3. If a team is under the cap, they can sign any free agent they want as long as they do not exceed the cap. They can also take on salary via trade up to the cap, so a team like the Grizzlies (with almost $20 million in cap space) could conceivably trade their first round pick to the Suns for Amare Stoudemire or to the Raptors for Chris Bosh.

Here’s a list of the bigger names in the free agent pool this summer:

Unrestricted: Carlos Boozer, Ben Gordon, Ron Artest, Lamar Odom, Andre Miller, Shawn Marion, Jason Kidd, Hedo Turkoglu, Allen Iverson, Mehmet Okur, Rasheed Wallace, Mike Bibby, Anderson Varejao, Grant Hill, Kyle Korver, Trevor Ariza, Brandon Bass, Chris Andersen, Zaza Pachulia, Chris Wilcox and Drew Gooden

Restricted: David Lee, Paul Millsap, Ray Felton, Josh Childress*, Marvin Williams, Glen Davis, Ramon Sessions, Charlie Villanueva, Nate Robinson, Leon Powe, Hakim Warrick, Linas Kleiza, Jarrett Jack and Shannon Brown

* It appears that if Childress does return to the NBA, the Hawks still hold his rights, so he would be a restricted free agent.

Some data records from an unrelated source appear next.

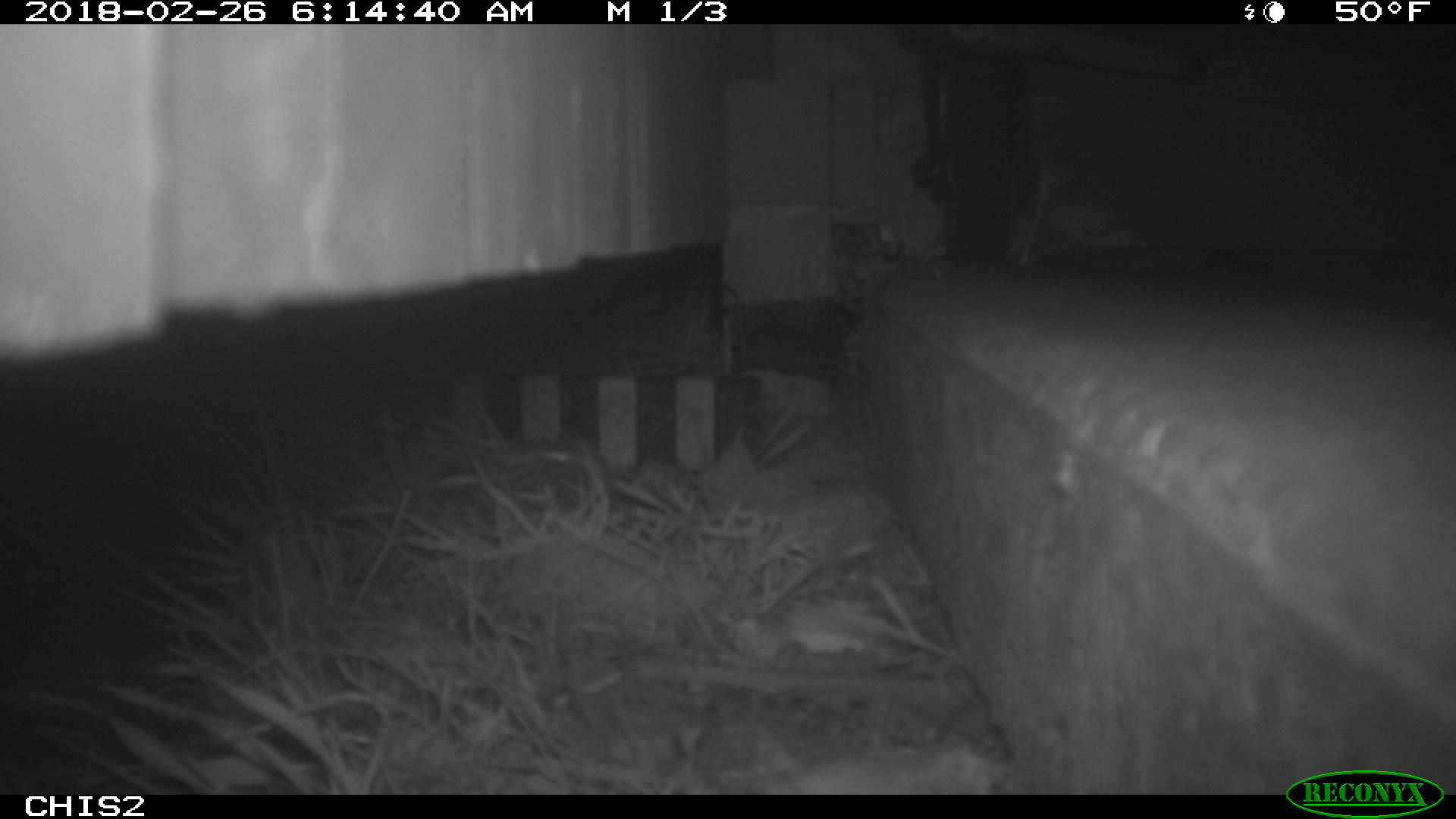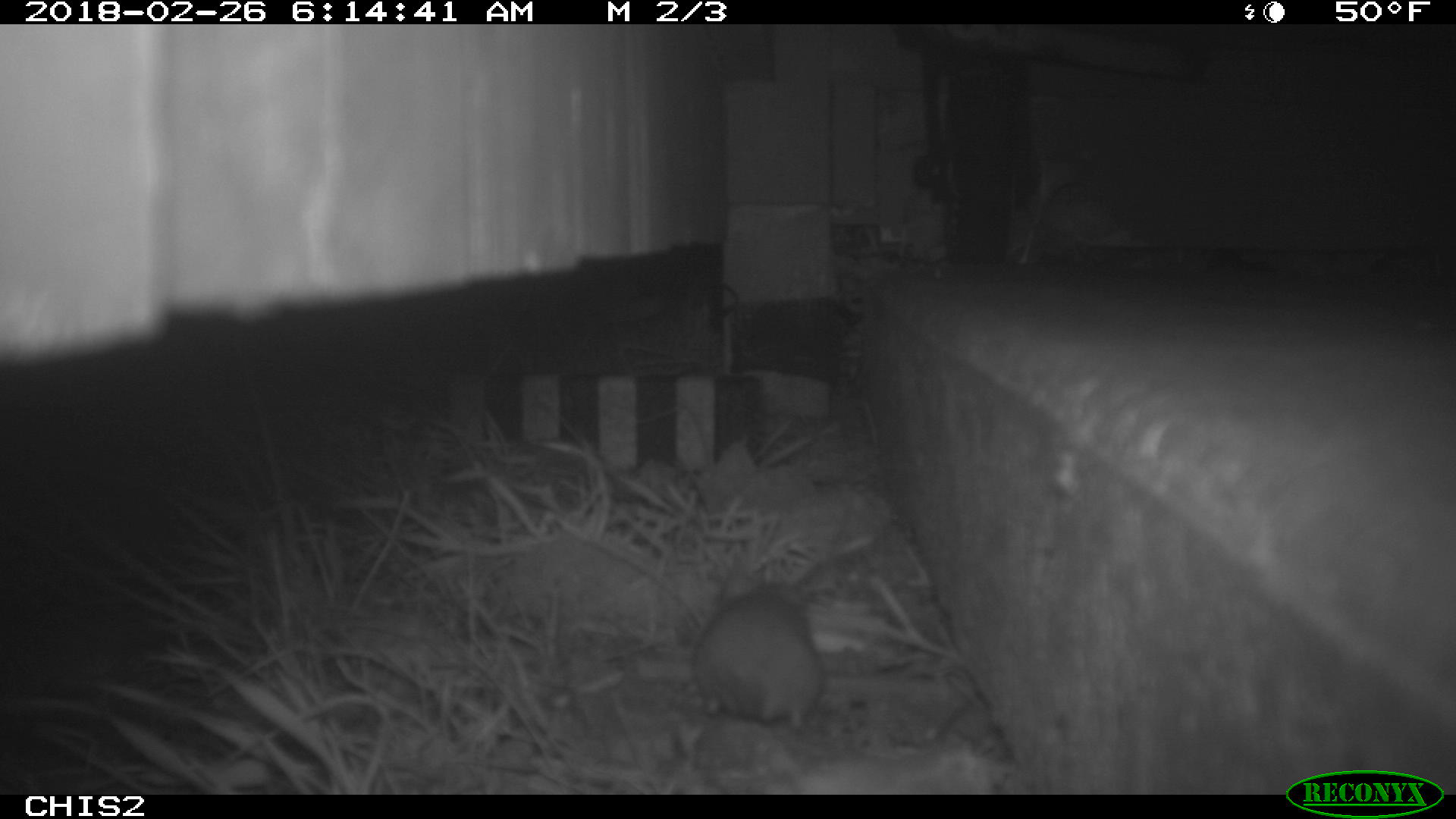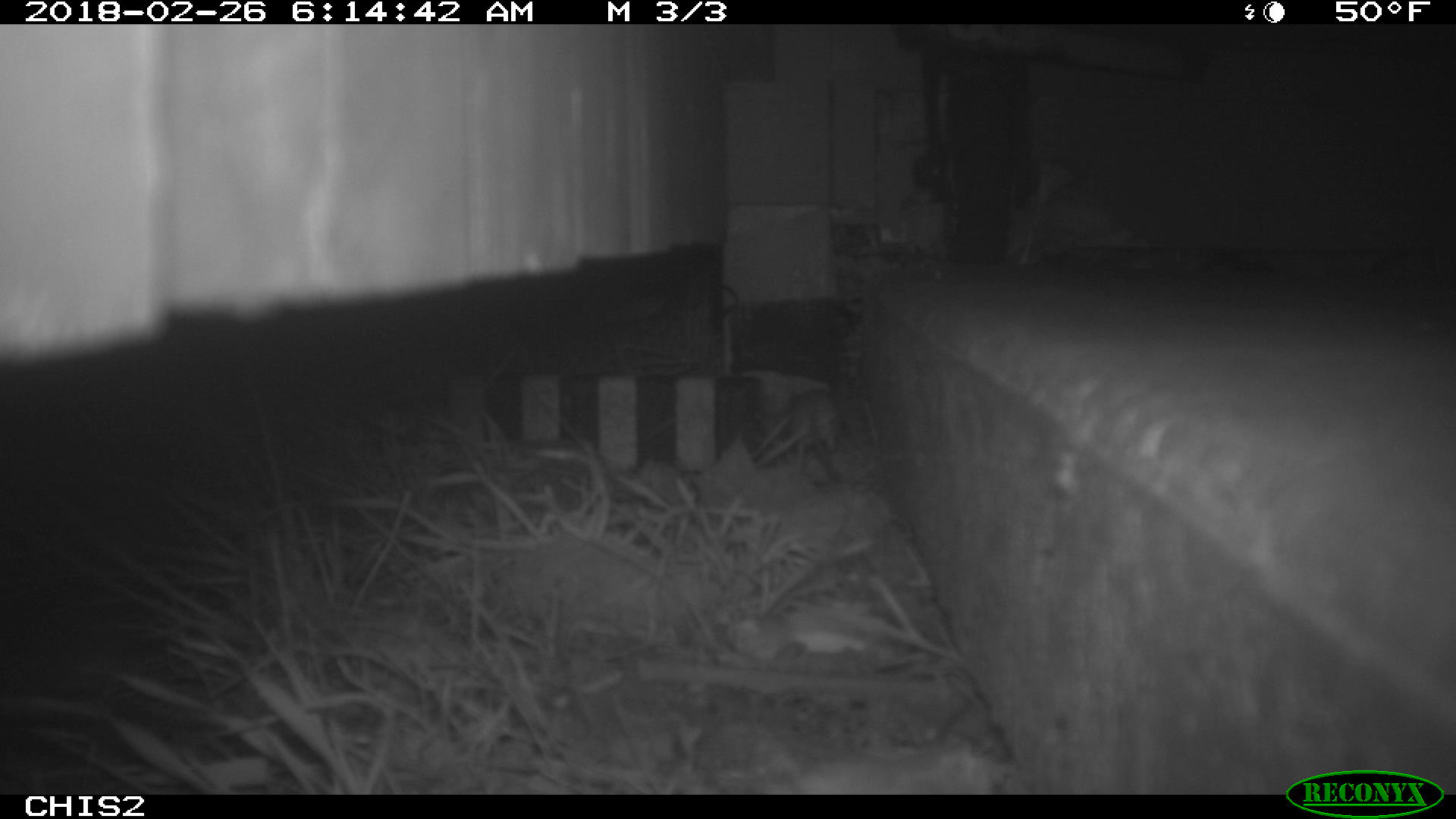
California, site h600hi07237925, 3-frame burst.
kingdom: Animalia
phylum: Chordata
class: Mammalia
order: Rodentia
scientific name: Rodentia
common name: rodent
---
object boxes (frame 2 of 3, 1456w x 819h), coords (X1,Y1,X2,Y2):
rodent: (692,561,826,725)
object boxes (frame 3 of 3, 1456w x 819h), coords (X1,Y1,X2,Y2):
rodent: (788,390,843,482)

There are eight teams that project to have more than $5.8 million (the value of the mid-level exception) in cap space this summer:

Memphis Grizzlies
Projected Cap Space: $19.7 million
Memphis has been reluctant to spend for several years now and is probably one of the franchises that’s struggling the most in the current economy. I lived in Memphis for three years, and given its small size and overall lack of wealth, I always thought that it would struggle to support a professional sports team. With a core of Rudy Gay, O.J. Mayo and Marc Gasol, the Grizzlies have to feel pretty good about what they have at off guard, small forward and center. The big decision this summer is what to do with restricted free agent Hakim Warrick. When dealing with bad teams, numbers can be deceptive, because no matter what, somebody has to score and rebound, right? Warrick’s PER (16.91) is #24 amongst power forwards, so ideally he’d be coming off the bench for a playoff team. The Grizzlies projected cap space assumes they make the qualifying offer to Warrick ($3.0 million). Memphis is one of those teams that could really use the services of a Carlos Boozer, David Lee or Paul Millsap, but in this economy, are the Grizzlies willing to make that kind of a commitment? They could try to make a run at Chris Bosh or Amare Stoudemire next summer, but the odds are long that either guy would want to play for the Grizzlies.